## What you should do
Answer the following from the text on dried nettle in duck feed.
(a) How many ducks were used, and of what breed?
(b) Which gene was significantly upregulated in the 1% nettle group?
(c) Which bacterium showed a marked reduction in the 3% nettle group?

## Exercise text

==============================

Peer-reviewed veterinary case report
Dry nettle (Urtica dioica) as a feed additive: impacts on duck growth, meat quality, gut morphology, gene expression, and microbiota.
- Journal:
- BMC veterinary research
- Year:
- 2026
- Authors:
- Wlaźlak, Sebastian et al.
- Affiliation:
- Department of Animal Breeding and Nutrition
Abstract
BACKGROUND: This study evaluated the effects of dried nettle (Urtica dioica) supplementation on broiler ducks. A total of 180 Cherry Valley ducks were assigned to three groups: control, 1% nettle, and 3% nettle. Growth performance, carcass traits, meat quality, intestinal morphology, digesta viscosity, liver gene expression, and cecal microbiota were assessed. During rearing, the ducks' body weight, growth, feed intake, and conversion ratio were controlled and calculated. After slaughter, carcass composition, meat quality, duodenum and jejunum morphology, liver gene expression, and intestinal microbiota composition were analyzed. RESULTS: Nettle supplementation did not influence body weight, feed intake, feed conversion ratio, European Broiler Index, carcass yield, organ weights, or meat quality parameters. However, notable improvements in intestinal structure were observed, especially in ducks receiving 3% nettle, which showed increased duodenal villus width and surface area, as well as higher jejunal villus height. Digesta viscosity was significantly reduced in the jejunum of the 3% nettle group. Gene expression analysis revealed significant upregulation of CYP7A1 in the 1% nettle group and ALB in the 3% group. Antioxidant-related genes (SOD1 and SOD2) were significantly upregulated, and GPX2 downregulated, only in the 3% nettle group, with no significant changes observed in the 1% group. Although beneficial bacterial populations were unchanged, a marked reduction in Fusobacterium nucleatum was detected in the 3% group, indicating a selective antimicrobial effect. CONCLUSIONS: Dried nettle at 3% improved gut morphology and antioxidant responses without affecting growth or meat quality, supporting its potential as a functional feed additive.

==============================

[Saved entries]

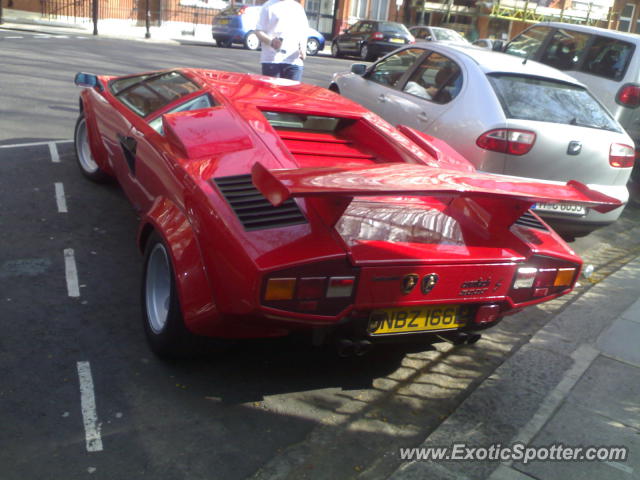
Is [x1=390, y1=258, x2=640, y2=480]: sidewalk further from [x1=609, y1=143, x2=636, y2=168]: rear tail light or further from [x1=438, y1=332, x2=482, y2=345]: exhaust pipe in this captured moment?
[x1=609, y1=143, x2=636, y2=168]: rear tail light

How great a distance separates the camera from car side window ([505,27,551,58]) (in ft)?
32.2

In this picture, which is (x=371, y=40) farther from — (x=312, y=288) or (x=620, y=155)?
(x=312, y=288)

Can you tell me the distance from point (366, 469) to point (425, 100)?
4.39 metres

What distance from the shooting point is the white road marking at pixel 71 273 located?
178 inches

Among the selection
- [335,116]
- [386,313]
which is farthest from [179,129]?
[386,313]

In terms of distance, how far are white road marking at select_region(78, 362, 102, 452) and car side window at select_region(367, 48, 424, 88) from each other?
16.2ft

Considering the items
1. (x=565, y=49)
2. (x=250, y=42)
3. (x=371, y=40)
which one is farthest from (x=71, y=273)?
(x=371, y=40)

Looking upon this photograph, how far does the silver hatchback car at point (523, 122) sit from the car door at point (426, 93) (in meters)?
0.01

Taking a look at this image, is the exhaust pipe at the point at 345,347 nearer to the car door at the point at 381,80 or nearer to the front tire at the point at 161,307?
the front tire at the point at 161,307

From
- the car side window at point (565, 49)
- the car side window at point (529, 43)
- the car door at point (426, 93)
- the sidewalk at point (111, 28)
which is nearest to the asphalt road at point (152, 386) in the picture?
the car door at point (426, 93)

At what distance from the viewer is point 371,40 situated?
2616cm

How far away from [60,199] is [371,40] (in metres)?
21.7

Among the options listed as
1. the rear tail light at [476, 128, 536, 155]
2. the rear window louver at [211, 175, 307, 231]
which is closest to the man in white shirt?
the rear tail light at [476, 128, 536, 155]

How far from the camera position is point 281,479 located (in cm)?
306
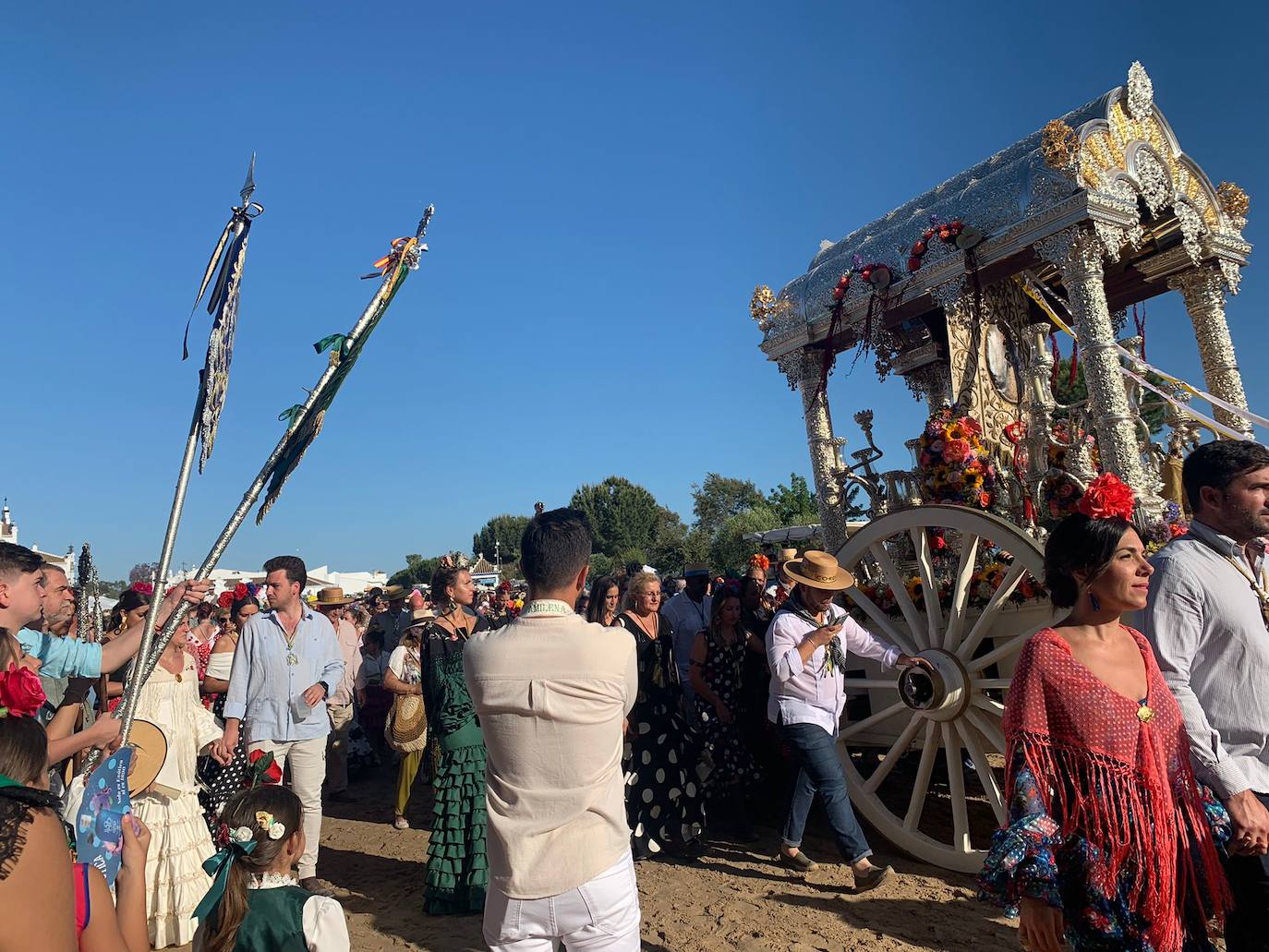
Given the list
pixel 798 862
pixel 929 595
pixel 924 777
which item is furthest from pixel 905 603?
pixel 798 862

==============================

## Exercise output
(a) 180 Cherry Valley ducks
(b) CYP7A1
(c) Fusobacterium nucleatum